┏━━

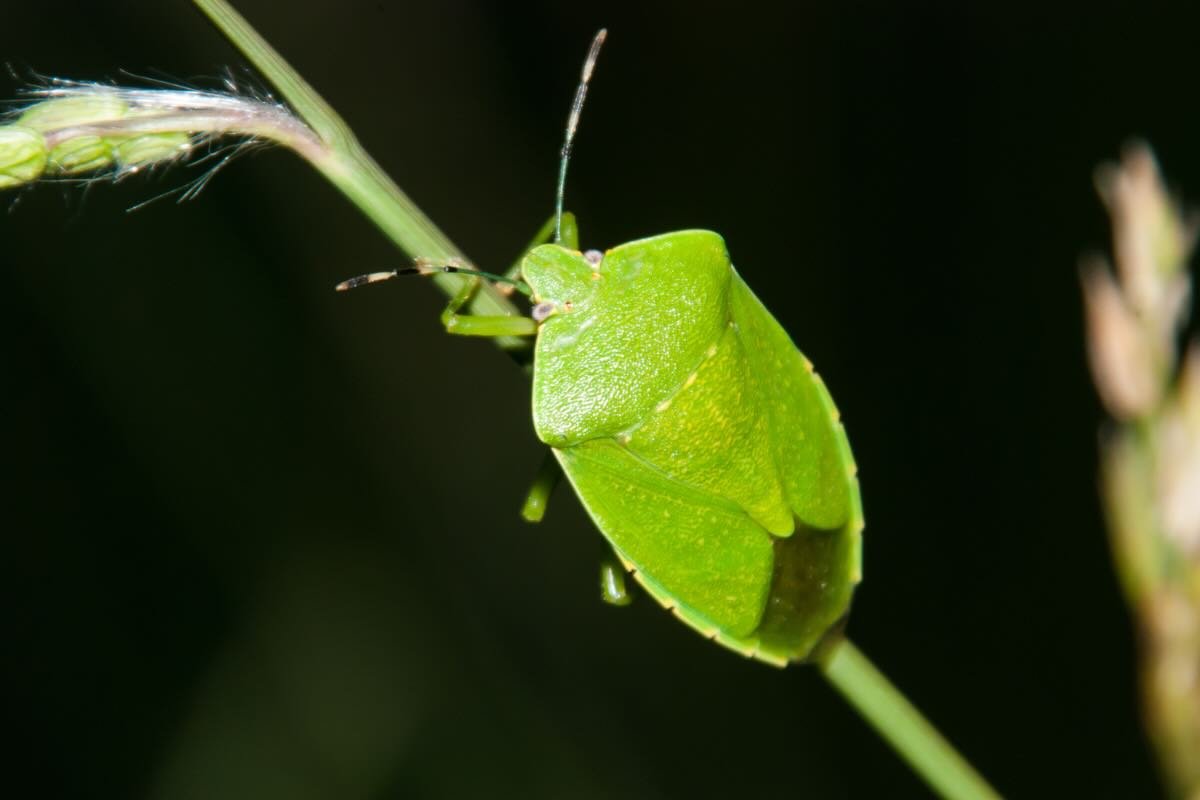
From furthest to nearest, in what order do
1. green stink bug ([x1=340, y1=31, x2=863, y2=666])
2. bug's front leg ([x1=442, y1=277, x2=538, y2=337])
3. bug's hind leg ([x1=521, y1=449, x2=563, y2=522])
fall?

┗━━

Task directions
Reproduce the listing above word for word, leaving out the picture.

Result of this exercise
From furthest to nearest, in what order do
1. green stink bug ([x1=340, y1=31, x2=863, y2=666])
2. bug's front leg ([x1=442, y1=277, x2=538, y2=337])
3. bug's hind leg ([x1=521, y1=449, x2=563, y2=522])
fall?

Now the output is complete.